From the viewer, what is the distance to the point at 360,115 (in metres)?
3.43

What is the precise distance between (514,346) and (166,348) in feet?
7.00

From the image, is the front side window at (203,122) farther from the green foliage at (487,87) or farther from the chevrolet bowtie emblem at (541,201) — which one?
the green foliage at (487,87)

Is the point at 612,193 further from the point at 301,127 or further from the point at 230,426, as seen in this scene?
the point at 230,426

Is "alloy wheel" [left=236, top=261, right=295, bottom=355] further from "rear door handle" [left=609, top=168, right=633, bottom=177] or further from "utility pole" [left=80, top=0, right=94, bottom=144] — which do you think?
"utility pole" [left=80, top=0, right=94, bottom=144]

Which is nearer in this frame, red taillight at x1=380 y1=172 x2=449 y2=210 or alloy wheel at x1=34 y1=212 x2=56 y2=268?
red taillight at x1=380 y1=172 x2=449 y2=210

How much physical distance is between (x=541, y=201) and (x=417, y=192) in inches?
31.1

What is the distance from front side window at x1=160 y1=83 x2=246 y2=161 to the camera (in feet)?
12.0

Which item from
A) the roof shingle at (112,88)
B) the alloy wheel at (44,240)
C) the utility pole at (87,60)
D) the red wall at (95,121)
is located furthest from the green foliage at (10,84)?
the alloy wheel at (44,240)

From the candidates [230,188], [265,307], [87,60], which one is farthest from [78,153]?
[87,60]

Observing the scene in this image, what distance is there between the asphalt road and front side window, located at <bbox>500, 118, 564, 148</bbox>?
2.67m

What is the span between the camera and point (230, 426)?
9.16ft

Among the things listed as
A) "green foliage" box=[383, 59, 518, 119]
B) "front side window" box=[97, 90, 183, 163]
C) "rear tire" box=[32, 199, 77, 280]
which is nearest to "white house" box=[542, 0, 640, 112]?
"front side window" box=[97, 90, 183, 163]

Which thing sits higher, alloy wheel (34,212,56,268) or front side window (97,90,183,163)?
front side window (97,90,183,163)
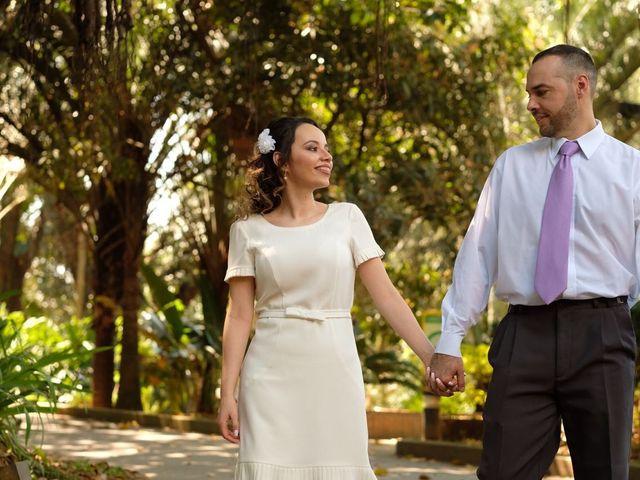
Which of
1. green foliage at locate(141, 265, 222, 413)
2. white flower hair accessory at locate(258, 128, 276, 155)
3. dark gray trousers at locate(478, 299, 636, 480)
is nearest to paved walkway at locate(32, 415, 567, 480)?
green foliage at locate(141, 265, 222, 413)

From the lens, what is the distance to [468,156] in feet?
47.1

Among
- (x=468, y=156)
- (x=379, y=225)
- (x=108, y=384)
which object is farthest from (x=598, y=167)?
(x=108, y=384)

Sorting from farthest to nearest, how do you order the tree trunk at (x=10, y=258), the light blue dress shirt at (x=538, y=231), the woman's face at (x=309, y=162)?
1. the tree trunk at (x=10, y=258)
2. the woman's face at (x=309, y=162)
3. the light blue dress shirt at (x=538, y=231)

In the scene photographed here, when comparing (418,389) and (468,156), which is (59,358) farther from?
(418,389)

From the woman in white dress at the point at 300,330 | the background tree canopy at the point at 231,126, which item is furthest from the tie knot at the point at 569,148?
the background tree canopy at the point at 231,126

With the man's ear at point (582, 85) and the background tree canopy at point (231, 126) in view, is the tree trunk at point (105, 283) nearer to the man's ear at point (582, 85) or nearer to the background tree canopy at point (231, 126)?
the background tree canopy at point (231, 126)

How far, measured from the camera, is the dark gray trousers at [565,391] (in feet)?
14.0

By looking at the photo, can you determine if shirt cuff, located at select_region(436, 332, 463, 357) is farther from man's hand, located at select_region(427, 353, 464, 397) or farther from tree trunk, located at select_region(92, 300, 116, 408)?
tree trunk, located at select_region(92, 300, 116, 408)

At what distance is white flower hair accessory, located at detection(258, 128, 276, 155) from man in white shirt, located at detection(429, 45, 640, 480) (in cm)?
98

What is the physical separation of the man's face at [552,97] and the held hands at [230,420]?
1528 millimetres

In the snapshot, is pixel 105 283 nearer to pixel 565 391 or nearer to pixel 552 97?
pixel 552 97

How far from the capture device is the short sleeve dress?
15.3 ft

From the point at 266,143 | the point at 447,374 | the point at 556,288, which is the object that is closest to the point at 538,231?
the point at 556,288

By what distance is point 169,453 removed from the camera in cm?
1184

**Exercise aim**
Copy all of the records above word for word, leaving out the pictures.

**The result**
From the viewer, what is the distance to the point at 360,115 (in metres)?
3.43

What is the precise distance between (514,346) and (166,348) in feet?
7.00

From the image, is the front side window at (203,122) farther from the green foliage at (487,87) or farther from the chevrolet bowtie emblem at (541,201) — which one?
the green foliage at (487,87)

Is the point at 612,193 further from the point at 301,127 or further from the point at 230,426, as seen in this scene?
the point at 230,426

Is "alloy wheel" [left=236, top=261, right=295, bottom=355] further from "rear door handle" [left=609, top=168, right=633, bottom=177] or further from "utility pole" [left=80, top=0, right=94, bottom=144] — which do you think?
"utility pole" [left=80, top=0, right=94, bottom=144]

Which is nearer in this frame, red taillight at x1=380 y1=172 x2=449 y2=210 or alloy wheel at x1=34 y1=212 x2=56 y2=268?
red taillight at x1=380 y1=172 x2=449 y2=210

How much physical distance is between (x=541, y=201) and (x=417, y=192) in inches?
31.1

What is the distance from front side window at x1=160 y1=83 x2=246 y2=161 to the camera (in feet)?
12.0

Which item from
A) the roof shingle at (112,88)
B) the alloy wheel at (44,240)
C) the utility pole at (87,60)
D) the red wall at (95,121)
is located furthest from the green foliage at (10,84)?
the alloy wheel at (44,240)

From the candidates [230,188], [265,307], [87,60], which one is farthest from [78,153]?
[87,60]

Observing the scene in this image, what distance is there between the asphalt road and front side window, located at <bbox>500, 118, 564, 148</bbox>?
2.67m

What is the span between the camera and point (230, 426)?
9.16ft

Among the things listed as
A) "green foliage" box=[383, 59, 518, 119]
B) "front side window" box=[97, 90, 183, 163]
C) "rear tire" box=[32, 199, 77, 280]
which is nearest to "white house" box=[542, 0, 640, 112]?
"front side window" box=[97, 90, 183, 163]

Which thing sits higher, alloy wheel (34,212,56,268) or front side window (97,90,183,163)?
front side window (97,90,183,163)
Which of
1. green foliage at locate(141, 265, 222, 413)
2. white flower hair accessory at locate(258, 128, 276, 155)
3. dark gray trousers at locate(478, 299, 636, 480)
is nearest to paved walkway at locate(32, 415, 567, 480)?
green foliage at locate(141, 265, 222, 413)

From the lens, what is the distance to [468,156] in feet?
47.1

Among
- (x=468, y=156)
- (x=379, y=225)
- (x=108, y=384)
which object is farthest from (x=598, y=167)?
(x=108, y=384)

Sorting from farthest to nearest, how do you order the tree trunk at (x=10, y=258), the light blue dress shirt at (x=538, y=231), the woman's face at (x=309, y=162)?
1. the tree trunk at (x=10, y=258)
2. the woman's face at (x=309, y=162)
3. the light blue dress shirt at (x=538, y=231)

In the scene photographed here, when comparing (418,389) and (468,156), which is (59,358) farther from?
(418,389)

From the woman in white dress at the point at 300,330 | the background tree canopy at the point at 231,126, which item is furthest from the tie knot at the point at 569,148?
the background tree canopy at the point at 231,126

With the man's ear at point (582, 85) and the background tree canopy at point (231, 126) in view, is the tree trunk at point (105, 283) nearer to the man's ear at point (582, 85) or nearer to the background tree canopy at point (231, 126)?
the background tree canopy at point (231, 126)

How far, measured from the camera, is the dark gray trousers at [565,391] (in feet)?
14.0

By looking at the photo, can you determine if shirt cuff, located at select_region(436, 332, 463, 357) is farther from man's hand, located at select_region(427, 353, 464, 397) or farther from tree trunk, located at select_region(92, 300, 116, 408)?
tree trunk, located at select_region(92, 300, 116, 408)

At what distance is white flower hair accessory, located at detection(258, 128, 276, 155) from man in white shirt, located at detection(429, 45, 640, 480) (in cm)?
98

What is the physical separation of the man's face at [552,97] and the held hands at [230,420]?
1528 millimetres

In the snapshot, is pixel 105 283 nearer to pixel 565 391 or nearer to pixel 552 97?
pixel 552 97

How far from the capture device is the short sleeve dress?
15.3 ft

From the point at 266,143 | the point at 447,374 | the point at 556,288, which is the object that is closest to the point at 538,231?
the point at 556,288

By what distance is point 169,453 removed from the camera in cm?
1184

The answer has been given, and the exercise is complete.